February 20, 2026 No. 497

Australia Adds 17,800 Jobs in January, Unemployment Holds at 4.1%

Australia’s labor market remained resilient at the start of 2026, with employment rising by 17,800 in January from the previous month, according to data released by the Australian Bureau of Statistics. The increase was broadly in line with market expectations of around 20,000 new jobs, following a strong upwardly revised gain of 68,500 in December. Job growth was driven primarily by a surge in full-time employment, which expanded by 50,500 positions, underscoring underlying strength in hiring conditions. The unemployment rate held steady at 4.1%, outperforming forecasts for a rise to 4.2% and marking one of the lowest readings in recent months. Meanwhile, the labor force participation rate remained unchanged at 66.7%, and total hours worked rose 0.6%, signaling continued solid economic activity. The data reinforces the view that Australia’s labor market remains robust despite global uncertainties and will likely play a key role in shaping future monetary policy decisions.

https://internasional.kontan.co.id/news/pasar-tenaga-kerja-australia-bertambah-17800-pada-januari-pengangguran-tetap-41

 

Fed Minutes Show Split on Next Rate Moves, AI Impact Weighed

The minutes from the Federal Reserve’s January 27–28 meeting show policymakers were nearly unanimous in keeping the federal funds rate unchanged at 3.50%–3.75%, but deeply divided on what comes next. While most officials agreed to hold rates steady, reflecting caution amid persistent inflation and solid economic conditions, they differed sharply on future policy.
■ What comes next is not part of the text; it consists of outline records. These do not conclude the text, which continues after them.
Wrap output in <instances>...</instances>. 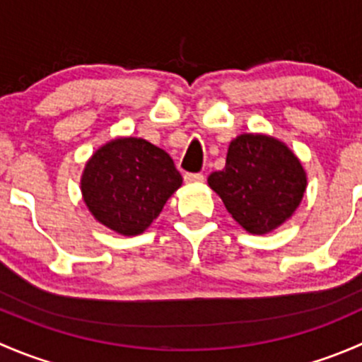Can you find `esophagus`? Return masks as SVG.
<instances>
[{
    "instance_id": "obj_1",
    "label": "esophagus",
    "mask_w": 362,
    "mask_h": 362,
    "mask_svg": "<svg viewBox=\"0 0 362 362\" xmlns=\"http://www.w3.org/2000/svg\"><path fill=\"white\" fill-rule=\"evenodd\" d=\"M184 180H185V184H199V182L204 180V175L203 173H185Z\"/></svg>"
}]
</instances>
Some members signaled openness to cutting rates later in 2026 if inflation continues to ease, while others raised the possibility of future rate hikes if price pressures remain above the Fed’s 2% target. Two governors—Christopher Waller and Stephen Miran—actually dissented in favor of cutting rates at the meeting, highlighting internal debate over the balance between inflation and labor market softness. The minutes also reveal that officials are closely examining the implications of artificial intelligence (AI) on the U.S. economy. Some participants suggested that potential productivity gains from technological advancements could help restrain inflation over time, whereas others cautioned that rapid AI-driven investment and rising asset valuations might carry financial stability risks. The staff’s outlook pointed to continued solid growth and inflation that remains stubbornly above target, adding to the challenge of reaching consensus. The split in views underscores the task facing incoming Fed leadership under nominee Kevin Warsh, who, along with political pressure for rate cuts, must navigate a committee that currently sees both upside and downside risks to inflation and economic activity. 

https://internasional.kontan.co.id/news/suku-bunga-the-fed-ada-peluang-kenaikan-ini-sinyalnya

 

Oil Prices Ease After 4% Surge as Markets Weigh U.S.–Iran Diplomacy

Oil prices edged lower in early Asian trading on Thursday (February 19, 2026), following a more than 4% surge in the previous session driven by concerns over potential supply disruptions amid rising U.S.–Iran tensions. Brent crude futures slipped 0.2% to US$70.23 per barrel, while U.S. West Texas Intermediate (WTI) fell 0.1% to US$65.11 per barrel. Both benchmarks had closed at their highest levels since January 30 on Wednesday. While geopolitical tensions remain elevated, market participants increasingly view the likelihood of a full-scale armed conflict as low, adopting a cautious wait-and-see approach despite ongoing military movements and diplomatic negotiations. The White House reported limited progress in nuclear talks with Iran in Geneva, with further discussions expected in the coming weeks. At the same time, Iran issued a notice to airmen (NOTAM) regarding a planned rocket launch in its southern region, while the U.S. reportedly deployed additional naval assets near Iran. On the supply side, data from the American Petroleum Institute (API) showed U.S. crude, gasoline, and distillate inventories declined last week, contrasting with expectations for a 2.1 million-barrel crude build. Investors now await official inventory data from the U.S. Energy Information Administration (EIA), with oil prices expected to remain sensitive to Middle East geopolitical developments and global supply-demand fundamentals.